### Kutipan
━━━━━━

Aksara Dunia Melintas Masa

| dilihat 2722

AKARPADINEWS.COM | DALAM peradaban manusia, budaya tulis (aksara) di dunia telah melewati perjalanan sejarah yang panjang dengan berbagai dinamika perubahan. Mendekati hari aksara dunia pada 8 September, ada baiknya kita memahami perjalanan aksara ini dalam berbagai media hingga terwujud dalam cetakan buku maupun media digital.

Sebelum memasuki zaman aksara, komunikasi disampaikan melalui tradisi lisan seperti syair, nyanyian dan doa-doa (zaman pra aksara). Cerita tersebut disampaikan secara turun menurun antar generasi, namun tradisi itu bisa hilang lantaran keterbatasan ingatan manusia. 

Aksara pertama yang ditemukan dimulai dengan tulisan piktograf (aksara berupa gambar, relief dan lukisan peristiwa) yang ditemukan pada dinding-dinding gua. Piktograf telah ada sejak zaman peradaban di lembah sungai Eufrat-Tigris (Mesopotamia), Lembah Sungai Kuning/Hwang Ho, Lembah Sungai Nil (Mesir), dan Gua Leang-Leang (Sulawesi Selatan). Selanjutnya, ditemukan buku kuno berupa tanah liat yang dibakar dengan penulisan tangan. Salah satu buku tersebut ditemukan di pinggir Sungai Euphrates di Asia sekitar tahun 2000 sebelum Masehi (SM).

━━━━━━

### Item yang Diberikan
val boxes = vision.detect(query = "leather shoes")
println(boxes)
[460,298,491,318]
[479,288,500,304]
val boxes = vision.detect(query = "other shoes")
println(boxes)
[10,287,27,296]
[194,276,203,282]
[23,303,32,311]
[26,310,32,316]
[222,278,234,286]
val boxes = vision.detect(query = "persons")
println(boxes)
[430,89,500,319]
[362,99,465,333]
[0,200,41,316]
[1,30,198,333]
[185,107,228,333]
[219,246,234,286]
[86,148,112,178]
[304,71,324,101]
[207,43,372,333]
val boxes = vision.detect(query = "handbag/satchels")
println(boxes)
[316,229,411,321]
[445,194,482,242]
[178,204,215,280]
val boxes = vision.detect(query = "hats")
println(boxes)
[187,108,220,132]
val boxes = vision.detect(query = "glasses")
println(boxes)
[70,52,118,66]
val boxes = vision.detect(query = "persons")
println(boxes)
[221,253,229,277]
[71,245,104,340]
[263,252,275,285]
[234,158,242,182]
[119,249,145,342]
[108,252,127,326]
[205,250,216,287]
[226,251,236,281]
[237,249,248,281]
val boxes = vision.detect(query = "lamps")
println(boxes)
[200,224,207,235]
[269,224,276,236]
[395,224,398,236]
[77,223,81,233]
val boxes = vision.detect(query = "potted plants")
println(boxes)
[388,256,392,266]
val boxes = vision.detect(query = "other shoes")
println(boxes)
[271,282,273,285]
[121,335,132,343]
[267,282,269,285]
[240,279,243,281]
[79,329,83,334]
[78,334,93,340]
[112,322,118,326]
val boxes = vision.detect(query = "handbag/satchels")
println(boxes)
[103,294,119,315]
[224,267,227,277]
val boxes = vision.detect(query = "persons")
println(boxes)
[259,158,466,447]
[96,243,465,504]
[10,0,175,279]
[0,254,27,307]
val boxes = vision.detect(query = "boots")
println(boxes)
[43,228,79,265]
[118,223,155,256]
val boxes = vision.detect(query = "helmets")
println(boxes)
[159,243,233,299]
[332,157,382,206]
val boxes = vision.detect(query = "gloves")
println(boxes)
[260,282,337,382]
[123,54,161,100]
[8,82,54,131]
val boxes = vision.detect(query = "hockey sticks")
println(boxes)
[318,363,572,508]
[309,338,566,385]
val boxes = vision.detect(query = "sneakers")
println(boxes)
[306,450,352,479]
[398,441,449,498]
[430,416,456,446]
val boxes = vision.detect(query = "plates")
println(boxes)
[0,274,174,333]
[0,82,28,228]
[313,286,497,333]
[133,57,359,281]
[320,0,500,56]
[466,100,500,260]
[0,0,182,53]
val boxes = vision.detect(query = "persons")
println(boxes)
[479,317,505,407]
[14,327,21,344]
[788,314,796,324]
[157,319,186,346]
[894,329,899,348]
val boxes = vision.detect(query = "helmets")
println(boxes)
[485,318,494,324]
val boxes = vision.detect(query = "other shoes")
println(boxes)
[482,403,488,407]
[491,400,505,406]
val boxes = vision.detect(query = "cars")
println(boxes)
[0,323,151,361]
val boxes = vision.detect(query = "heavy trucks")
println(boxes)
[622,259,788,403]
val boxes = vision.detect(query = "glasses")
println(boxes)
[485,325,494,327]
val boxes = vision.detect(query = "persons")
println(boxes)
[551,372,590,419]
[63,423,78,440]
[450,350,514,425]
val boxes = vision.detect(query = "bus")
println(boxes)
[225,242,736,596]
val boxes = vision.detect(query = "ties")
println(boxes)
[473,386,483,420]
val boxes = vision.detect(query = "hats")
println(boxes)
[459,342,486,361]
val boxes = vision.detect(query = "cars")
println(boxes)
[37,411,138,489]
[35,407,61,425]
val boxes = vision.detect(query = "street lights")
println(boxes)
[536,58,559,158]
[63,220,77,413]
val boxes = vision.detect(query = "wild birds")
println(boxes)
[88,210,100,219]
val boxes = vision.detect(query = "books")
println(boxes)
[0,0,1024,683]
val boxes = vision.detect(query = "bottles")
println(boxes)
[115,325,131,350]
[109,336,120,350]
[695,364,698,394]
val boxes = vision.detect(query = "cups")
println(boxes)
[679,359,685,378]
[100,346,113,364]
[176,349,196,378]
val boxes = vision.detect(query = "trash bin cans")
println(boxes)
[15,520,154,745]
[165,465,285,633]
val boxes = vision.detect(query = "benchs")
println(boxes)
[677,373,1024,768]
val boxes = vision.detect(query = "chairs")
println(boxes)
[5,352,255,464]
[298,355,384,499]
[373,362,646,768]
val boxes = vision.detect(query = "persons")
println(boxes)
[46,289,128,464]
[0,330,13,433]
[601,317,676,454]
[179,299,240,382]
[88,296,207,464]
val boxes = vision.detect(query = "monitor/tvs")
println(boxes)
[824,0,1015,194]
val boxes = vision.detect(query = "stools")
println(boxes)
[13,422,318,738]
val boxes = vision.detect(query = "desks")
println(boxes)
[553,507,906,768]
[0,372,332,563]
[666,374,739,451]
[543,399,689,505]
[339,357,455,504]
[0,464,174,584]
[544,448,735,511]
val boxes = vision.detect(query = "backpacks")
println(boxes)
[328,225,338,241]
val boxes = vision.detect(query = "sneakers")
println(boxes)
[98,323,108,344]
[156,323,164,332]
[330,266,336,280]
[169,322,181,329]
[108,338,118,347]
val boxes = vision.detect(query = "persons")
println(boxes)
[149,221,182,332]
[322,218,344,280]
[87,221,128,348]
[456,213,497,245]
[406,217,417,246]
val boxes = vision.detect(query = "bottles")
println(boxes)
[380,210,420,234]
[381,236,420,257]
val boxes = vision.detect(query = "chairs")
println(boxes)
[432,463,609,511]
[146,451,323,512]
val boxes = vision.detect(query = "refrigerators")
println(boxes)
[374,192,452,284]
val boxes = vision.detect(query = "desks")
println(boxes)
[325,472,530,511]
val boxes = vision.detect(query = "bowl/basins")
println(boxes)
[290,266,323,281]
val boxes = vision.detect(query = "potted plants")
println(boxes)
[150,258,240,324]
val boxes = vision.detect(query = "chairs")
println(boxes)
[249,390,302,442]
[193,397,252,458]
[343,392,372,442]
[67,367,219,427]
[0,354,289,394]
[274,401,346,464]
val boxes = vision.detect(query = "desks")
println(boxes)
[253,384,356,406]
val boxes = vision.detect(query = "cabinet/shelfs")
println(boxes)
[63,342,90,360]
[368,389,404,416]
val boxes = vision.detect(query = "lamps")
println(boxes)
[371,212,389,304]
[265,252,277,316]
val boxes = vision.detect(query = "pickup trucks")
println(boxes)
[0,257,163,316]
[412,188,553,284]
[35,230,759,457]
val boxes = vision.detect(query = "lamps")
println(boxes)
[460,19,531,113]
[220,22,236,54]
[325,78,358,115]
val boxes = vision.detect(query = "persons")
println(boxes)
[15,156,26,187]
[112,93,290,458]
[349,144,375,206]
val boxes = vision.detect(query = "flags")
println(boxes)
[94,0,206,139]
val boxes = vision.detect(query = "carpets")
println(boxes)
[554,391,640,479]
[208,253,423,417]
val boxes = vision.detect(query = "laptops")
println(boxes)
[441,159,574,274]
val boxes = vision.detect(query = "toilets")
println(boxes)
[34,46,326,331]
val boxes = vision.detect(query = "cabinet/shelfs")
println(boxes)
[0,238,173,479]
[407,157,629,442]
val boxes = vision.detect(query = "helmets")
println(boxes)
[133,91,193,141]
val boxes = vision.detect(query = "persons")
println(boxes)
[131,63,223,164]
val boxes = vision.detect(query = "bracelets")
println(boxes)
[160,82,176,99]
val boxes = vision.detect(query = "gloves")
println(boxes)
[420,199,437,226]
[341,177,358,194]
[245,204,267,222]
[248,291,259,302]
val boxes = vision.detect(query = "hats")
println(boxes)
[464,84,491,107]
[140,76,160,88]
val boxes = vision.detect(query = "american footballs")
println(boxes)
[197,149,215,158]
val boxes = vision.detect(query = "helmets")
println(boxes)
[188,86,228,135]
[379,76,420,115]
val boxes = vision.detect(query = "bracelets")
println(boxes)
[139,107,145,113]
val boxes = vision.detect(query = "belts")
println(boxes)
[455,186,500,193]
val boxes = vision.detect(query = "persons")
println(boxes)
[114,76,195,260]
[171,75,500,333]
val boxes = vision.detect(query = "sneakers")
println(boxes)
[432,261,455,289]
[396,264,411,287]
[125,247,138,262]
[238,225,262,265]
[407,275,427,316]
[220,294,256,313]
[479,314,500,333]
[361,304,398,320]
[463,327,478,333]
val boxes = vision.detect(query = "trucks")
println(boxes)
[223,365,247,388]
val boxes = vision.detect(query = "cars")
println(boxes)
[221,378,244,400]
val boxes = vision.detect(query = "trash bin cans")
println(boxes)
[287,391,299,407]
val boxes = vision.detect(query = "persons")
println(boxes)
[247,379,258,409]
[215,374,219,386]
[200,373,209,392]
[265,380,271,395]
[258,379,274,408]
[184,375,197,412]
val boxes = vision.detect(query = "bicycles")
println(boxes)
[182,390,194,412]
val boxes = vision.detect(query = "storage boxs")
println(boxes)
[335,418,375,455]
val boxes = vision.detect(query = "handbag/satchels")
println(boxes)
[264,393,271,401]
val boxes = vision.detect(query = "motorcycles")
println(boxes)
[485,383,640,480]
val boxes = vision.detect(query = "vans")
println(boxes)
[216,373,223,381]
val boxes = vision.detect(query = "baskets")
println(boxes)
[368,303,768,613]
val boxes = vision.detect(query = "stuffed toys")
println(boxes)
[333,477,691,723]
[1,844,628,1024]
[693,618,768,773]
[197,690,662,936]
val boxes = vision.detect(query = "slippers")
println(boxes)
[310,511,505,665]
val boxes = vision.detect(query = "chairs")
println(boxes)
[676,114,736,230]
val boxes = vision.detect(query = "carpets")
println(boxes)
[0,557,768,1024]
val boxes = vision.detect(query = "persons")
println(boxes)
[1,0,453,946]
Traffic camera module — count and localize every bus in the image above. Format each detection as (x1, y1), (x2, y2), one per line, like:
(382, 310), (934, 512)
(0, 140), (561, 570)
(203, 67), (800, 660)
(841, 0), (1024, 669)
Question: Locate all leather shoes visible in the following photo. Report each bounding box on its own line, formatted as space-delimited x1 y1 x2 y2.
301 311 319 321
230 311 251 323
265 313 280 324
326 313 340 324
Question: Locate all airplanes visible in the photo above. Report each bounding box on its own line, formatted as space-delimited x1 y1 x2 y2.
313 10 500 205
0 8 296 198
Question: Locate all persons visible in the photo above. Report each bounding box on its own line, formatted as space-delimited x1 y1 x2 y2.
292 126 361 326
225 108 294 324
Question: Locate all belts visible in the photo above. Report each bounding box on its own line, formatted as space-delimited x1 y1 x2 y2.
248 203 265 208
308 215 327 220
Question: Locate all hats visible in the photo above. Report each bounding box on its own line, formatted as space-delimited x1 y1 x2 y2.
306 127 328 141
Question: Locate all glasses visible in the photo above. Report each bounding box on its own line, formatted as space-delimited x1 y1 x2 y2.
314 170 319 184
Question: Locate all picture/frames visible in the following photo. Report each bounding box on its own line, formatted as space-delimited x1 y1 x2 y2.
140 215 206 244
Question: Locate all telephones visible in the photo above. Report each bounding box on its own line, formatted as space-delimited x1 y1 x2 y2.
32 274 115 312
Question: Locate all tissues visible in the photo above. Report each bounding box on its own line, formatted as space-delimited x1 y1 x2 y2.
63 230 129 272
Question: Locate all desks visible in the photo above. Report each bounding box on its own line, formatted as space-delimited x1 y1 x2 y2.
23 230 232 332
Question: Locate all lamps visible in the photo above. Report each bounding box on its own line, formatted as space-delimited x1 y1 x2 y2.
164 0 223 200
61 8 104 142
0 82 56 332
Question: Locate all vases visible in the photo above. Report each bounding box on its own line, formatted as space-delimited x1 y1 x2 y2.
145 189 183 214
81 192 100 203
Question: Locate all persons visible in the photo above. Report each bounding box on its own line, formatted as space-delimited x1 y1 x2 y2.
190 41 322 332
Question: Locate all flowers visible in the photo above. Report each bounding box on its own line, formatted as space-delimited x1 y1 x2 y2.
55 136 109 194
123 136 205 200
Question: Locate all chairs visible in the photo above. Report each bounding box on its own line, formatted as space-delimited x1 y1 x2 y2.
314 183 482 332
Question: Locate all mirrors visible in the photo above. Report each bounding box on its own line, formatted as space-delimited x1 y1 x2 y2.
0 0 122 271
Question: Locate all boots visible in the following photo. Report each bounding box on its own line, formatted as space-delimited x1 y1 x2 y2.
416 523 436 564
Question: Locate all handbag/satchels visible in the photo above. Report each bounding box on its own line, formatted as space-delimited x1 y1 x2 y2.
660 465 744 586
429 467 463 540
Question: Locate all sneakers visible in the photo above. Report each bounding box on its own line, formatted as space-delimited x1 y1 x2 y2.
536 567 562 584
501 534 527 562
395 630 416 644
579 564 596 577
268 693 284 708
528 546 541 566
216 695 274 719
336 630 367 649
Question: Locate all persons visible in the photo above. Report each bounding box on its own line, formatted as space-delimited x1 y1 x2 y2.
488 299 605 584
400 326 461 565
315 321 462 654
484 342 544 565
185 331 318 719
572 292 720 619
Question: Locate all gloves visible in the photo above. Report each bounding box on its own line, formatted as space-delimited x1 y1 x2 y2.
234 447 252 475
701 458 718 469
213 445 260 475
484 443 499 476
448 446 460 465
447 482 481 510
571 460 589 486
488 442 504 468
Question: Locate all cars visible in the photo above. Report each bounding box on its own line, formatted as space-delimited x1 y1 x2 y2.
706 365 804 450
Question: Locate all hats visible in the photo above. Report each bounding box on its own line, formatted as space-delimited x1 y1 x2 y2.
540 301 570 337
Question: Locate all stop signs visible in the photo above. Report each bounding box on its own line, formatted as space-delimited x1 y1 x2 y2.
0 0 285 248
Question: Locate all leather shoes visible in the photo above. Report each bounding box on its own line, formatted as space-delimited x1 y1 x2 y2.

━━━━━━

### Daftar Tugas
a: Sebutkan semua tempat yang menurut artikel tentang sejarah aksara menjadi lokasi keberadaan piktograf.
b: Lanjutkan artikel tentang sejarah aksara setelah kalimat terakhirnya.
Item-item tersebut tidak berkaitan dengan artikel tentang sejarah aksara.

### Jawaban Tiap Tugas
a:
- Lembah sungai Eufrat-Tigris (Mesopotamia)
- Lembah Sungai Kuning/Hwang Ho
- Lembah Sungai Nil (Mesir)
- Gua Leang-Leang (Sulawesi Selatan)

b:
Selain buku kuno, bangsa Mesir menerangkan tulisan hieroglif di atas kertas papirus yang dibuat dari batang-batang papirus yang dibelah tipis kemudian diawetkan. Kertas papirus melatarbelakangi gagasan kertas gulungan. Sedangkan bangsa Romawi menggunakan model gulungan kulit domba yang disebut parchment (perkamen) sekitar tahun 300 Masehi. Di nusantara, tulisan-tulisan berupa naskah kuno lebih banyak dituangkan ke atas daun lontar dan bilah bambu yang disatukan dan dijilid membentuk sebuah buku.

Perkembangan media aksara di Asia mendunia dengan ditemukan kertas, khususnya China pada 105 masehi. Seorang laki-laki di zaman kekaisaran Ho Ti, berhasil menciptakan kertas yang dibuat dari bahan serat yang disebut hennep. Serat yang ditumbuk kemudian dicampur dan diaduk dengan air hingga menjadi bubur, dimasukan ke dalam cetakan buku, lalu dijemur hingga mengering. Bubur ini yang disebut kertas. Kertas ini berpengaruh besar pada perkembangan dan perubahan buku.

Pada abad kedua, China menjadi pengekspor kertas satu-satunya di dunia. China pun memperkenalkan perubahan bentuk gulungan dari papirus, kulit domba dan bahan lainnya menjadi buku berlipat yang diapit sampul sehingga dapat dibaca lebih cepat dan sederhana.

Dengan kertas, tulisan-tulisan tangan tersebut diperbanyak dalam bentuk salinan yang disebut manuskrip. Namun, metode penyalinan membutuhkan waktu lama, sekitar dua bulan untuk satu buku atau tergantung ketebalan buku yang disalin. Kualitas penyalinan juga kerap menimbulkan kesalahan penulisan (human error) dan  membutuhkan penyimpanan yang baik agar manuskrip tidak mudah rusak.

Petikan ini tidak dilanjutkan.